18 May, 2013
Strengths and Weaknesses by Ingrid Wiemer
In yet another pursuit of self-discovery, I set out to ask three people what they see as my strengths and my weaknesses. At first I had trouble deciding who I was going to ask. I could choose to interview people who I knew would flatter me, or I could interview people who really know me better than that. I chose the latter, because I thought it would be false if I portrayed myself as a saint. The answers might be more difficult for me to hear, but they’re more honest.
The first person I asked my question was my fourteen-year-old brother, Erik. At first, he was inclined to say “I don’t know,” which is his usual response to any question. But after further pushing, I got a short answer from him. Basically, my brother thinks that I am focused, good at talking to and working with people, and that I have a short temper.
Then I went to ask my dad the same question. His response was a bit more extensive than Erik’s. He gave me three strengths and three weaknesses:
Strength one: ”You are very empathic. You care deeply about other people.”
Strength two: ”You’re extremely organized and extremely focused.”
Strength three: ”You’re very intelligent.”
Weakness one: ”You doubt yourself.”
Weakness two: ”You let your darkness get the better of you, and you sell yourself short that way.”
Weakness three: ”You can be very self-centered at times.”
Most of these things are what I would expect to hear from him, but to know that I can be very self-centered was somewhat of a surprise to me. Hearing that hurt me, because I try hard to perfect how other people think of me. I guess that is pretty self-centered. After I thought on it for a while, though, I realize that he’s probably (partially) right.
The third person I interviewed was my friend Miranda. She gave me a hard time when we began, because she needed “more context,” but after an annoying bit of banter, she answered the question.
“I think a weakness…let’s get the hard part over with,” she said.
“That’s the easy part for you; that’s the part you know right away.” She laughed. ”It’s true!
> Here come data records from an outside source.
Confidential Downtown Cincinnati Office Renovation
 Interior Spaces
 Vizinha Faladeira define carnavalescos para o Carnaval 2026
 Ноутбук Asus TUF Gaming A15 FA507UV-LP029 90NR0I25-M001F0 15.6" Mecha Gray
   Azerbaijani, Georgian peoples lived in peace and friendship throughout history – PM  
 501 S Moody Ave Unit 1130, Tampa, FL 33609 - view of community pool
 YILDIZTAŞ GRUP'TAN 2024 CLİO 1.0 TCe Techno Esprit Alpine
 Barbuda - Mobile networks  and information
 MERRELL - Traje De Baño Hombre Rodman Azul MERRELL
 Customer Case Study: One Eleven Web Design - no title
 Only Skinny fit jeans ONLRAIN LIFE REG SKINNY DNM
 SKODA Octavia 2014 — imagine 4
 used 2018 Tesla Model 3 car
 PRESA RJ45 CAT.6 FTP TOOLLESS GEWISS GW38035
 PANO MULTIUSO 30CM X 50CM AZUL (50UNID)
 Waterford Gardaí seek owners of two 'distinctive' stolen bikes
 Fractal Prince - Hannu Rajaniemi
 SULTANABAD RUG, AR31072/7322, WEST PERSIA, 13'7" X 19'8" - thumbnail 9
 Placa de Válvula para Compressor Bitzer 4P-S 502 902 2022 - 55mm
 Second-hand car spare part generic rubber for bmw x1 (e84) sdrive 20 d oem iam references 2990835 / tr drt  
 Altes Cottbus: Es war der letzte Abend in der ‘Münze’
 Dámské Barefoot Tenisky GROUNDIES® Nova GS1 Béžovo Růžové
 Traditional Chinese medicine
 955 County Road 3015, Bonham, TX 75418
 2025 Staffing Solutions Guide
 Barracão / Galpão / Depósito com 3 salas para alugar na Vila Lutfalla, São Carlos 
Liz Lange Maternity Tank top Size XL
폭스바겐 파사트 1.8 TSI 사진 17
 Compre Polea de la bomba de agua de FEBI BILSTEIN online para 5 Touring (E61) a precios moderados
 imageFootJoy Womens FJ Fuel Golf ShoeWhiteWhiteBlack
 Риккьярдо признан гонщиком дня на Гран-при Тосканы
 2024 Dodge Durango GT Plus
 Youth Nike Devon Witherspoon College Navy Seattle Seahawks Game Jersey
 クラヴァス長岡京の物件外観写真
That’s funny. Uh… A weakness is probably the fact that when there’s a problem, or something that you don’t like, or something that’s not going right, you don’t even try to fix it. You don’t address it. And if you do, the problem has to be super, super, super important to you. Because you often, like if someone’s upset at you, you’re just like ‘Okay, yeah, whatever.’ Or if someone’s disappointed in you, you don’t really change the way you’re acting to try to make them not disappointed in you and you’re upset that they’re disappointed in you but you don’t know what to do, so then you just kinda leave it how it is because you don’t know what to do. I think that’s probably… It’s something that I’ve noticed that bothers me, I don’t know if it’s a weakness. I would think of it as a weakness, because I think then it ends up hurting you more in the end.”
“Uh…strength. I think you have a lot of strengths.”
“You just don’t know what to say!”
“No, I do! I do know what to say. I think that the way you think is definitely a strength. I think your open-mindedness to things is a strength. Your ability to, you know, put away–put aside your own opinions to explore someone else’s. So yeah. Is that good?”
I think of Miranda as a very insightful person. I trust her judgment of me, and we discuss things like this often. She explains her views very adequately and I appreciate that about her.
It was cool for me to see that people observe me as they do. Even if the traits they’re naming are my weaknesses. But hearing them named so blatantly and so fully without being able to defend myself actually lets those things sink in for me and helps me find ways to improve upon them. Even the answers that were not necessarily positive helped me to understand more about who I am as a person and come a step closer to accepting and loving who I am.